BREATHE FRESH AIR if possible, get outside every day! Oxygenate, rejuvenate and strengthen your mind.  Its the mind that determines how we interpret our pain and there are two processes it will use. The first will determine where the pain is, how intense, and what type (ie ): is it sharp, drilling, burning or an ‘un relentless’ ache.

The second will determine the emotion that goes along with it.  It gives us an idea how we’ll cope. “Owwww! that bloody well hurts”, “I can’t do this, how long is this going to last, I’m scared, is it truly this horrible for everyone?”.

The good thing is… research shows our pain is minimized with positive feelings — like when our tanks and minds are full of connectedness and belonging; and we are feeling content, brave and supported.  But, negative feelings will have the opposite effect. I’m so sick, I’m ill, this isn’t getting any better, nobody understands and now all I can think about is the other shit that can go down!
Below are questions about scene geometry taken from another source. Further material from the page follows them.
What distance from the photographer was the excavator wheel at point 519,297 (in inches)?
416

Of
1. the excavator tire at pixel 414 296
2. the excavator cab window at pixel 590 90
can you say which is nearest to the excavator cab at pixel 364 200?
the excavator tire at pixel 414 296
Yes it really, suck’s!


DISTRACTION insert Nature every day, you will be surprised how it helps you keep your life together, just stops it from falling apart.  The change in environment from indoors to out is better than a rest.  We’ve all heard the stories of adrenalin fuelled happenings where someone is injured and they don’t recognize the pain of injury at the time.  It’s not until later, when the distraction has passed that the pain hits.  Utilize this!  there are other things to focus on besides our disease.  Maybe even “forget about it” for a while.  That would be toooooo nice!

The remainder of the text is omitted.